It presupposes that the end goal is MAKE AS MUCH MONEY AS POSSIBLE. It views
school as an end to the goal, not as a worthwhile four years where you get to
experiment and make mistakes, and grow, and try weird shit that would never
fly in the business world and get way into some obscure random shit.

It seems to ignore any of the possible soul involved in artistic creation. I'm
having trouble putting down why I disliked this article so much, but I can say
that if I had enough karma to downvote it, I would have.

------
moeamaya
There are two major things missing from a self-driven design education. First,
going through a rigorously instituted design process which in turn helps
develop and mature your criticality. The addendum mentions having a mentor
which is useful even at the professional level. Where school differs is that
you get strong, unequivocal critiques from people you may not always agree
with, but these are often the most discerning and poignant criticisms.
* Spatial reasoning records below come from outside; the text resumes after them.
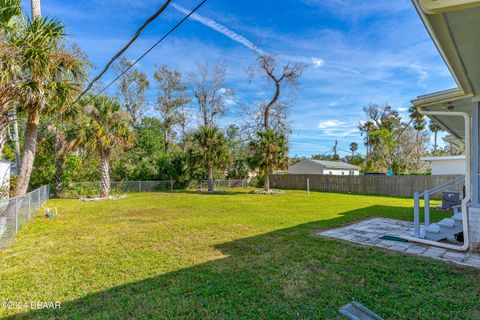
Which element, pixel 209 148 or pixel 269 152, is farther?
pixel 209 148

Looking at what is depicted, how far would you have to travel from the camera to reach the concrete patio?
4.63 m

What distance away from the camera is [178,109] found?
27.1m

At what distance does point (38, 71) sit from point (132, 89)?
19.9 meters

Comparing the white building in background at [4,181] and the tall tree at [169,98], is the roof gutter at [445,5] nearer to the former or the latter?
the white building in background at [4,181]

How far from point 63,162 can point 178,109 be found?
13571mm

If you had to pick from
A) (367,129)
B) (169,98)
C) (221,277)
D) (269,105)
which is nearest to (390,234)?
(221,277)

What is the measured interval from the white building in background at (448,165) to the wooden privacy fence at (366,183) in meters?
1.24

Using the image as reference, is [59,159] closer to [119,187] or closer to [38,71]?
[119,187]

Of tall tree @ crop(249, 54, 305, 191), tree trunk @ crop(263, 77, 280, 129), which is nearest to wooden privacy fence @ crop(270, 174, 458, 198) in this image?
tall tree @ crop(249, 54, 305, 191)

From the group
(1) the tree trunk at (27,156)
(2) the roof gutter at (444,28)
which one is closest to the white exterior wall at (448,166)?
(2) the roof gutter at (444,28)

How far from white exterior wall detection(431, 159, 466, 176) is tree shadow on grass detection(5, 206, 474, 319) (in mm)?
14239

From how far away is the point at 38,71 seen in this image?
693 cm

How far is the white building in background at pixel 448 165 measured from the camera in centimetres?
1496

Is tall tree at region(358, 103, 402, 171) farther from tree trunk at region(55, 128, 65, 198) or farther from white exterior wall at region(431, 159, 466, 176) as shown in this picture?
tree trunk at region(55, 128, 65, 198)
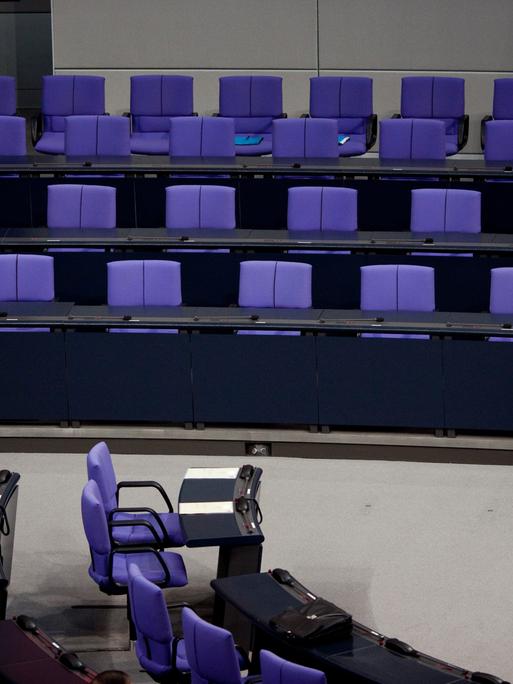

The
design studios I learned the most from were always from the critics I most
disagreed with, because they inherently challenge my preconceptions of ideas.
The second things I see as a challenge is not participating in the design
studio culture. In school you often learn from your peers, since you are all
working on the same design prompt but have vastly different perspectives. It's
such an engaging and energetic situation where you see the iteration and
problem solving where someone is working on the same problem you are but has
an entirely new approach.

These are some of my thoughts on formal design education, but I do think these
ideas could be incorporated into an auto-didactic designer curriculum.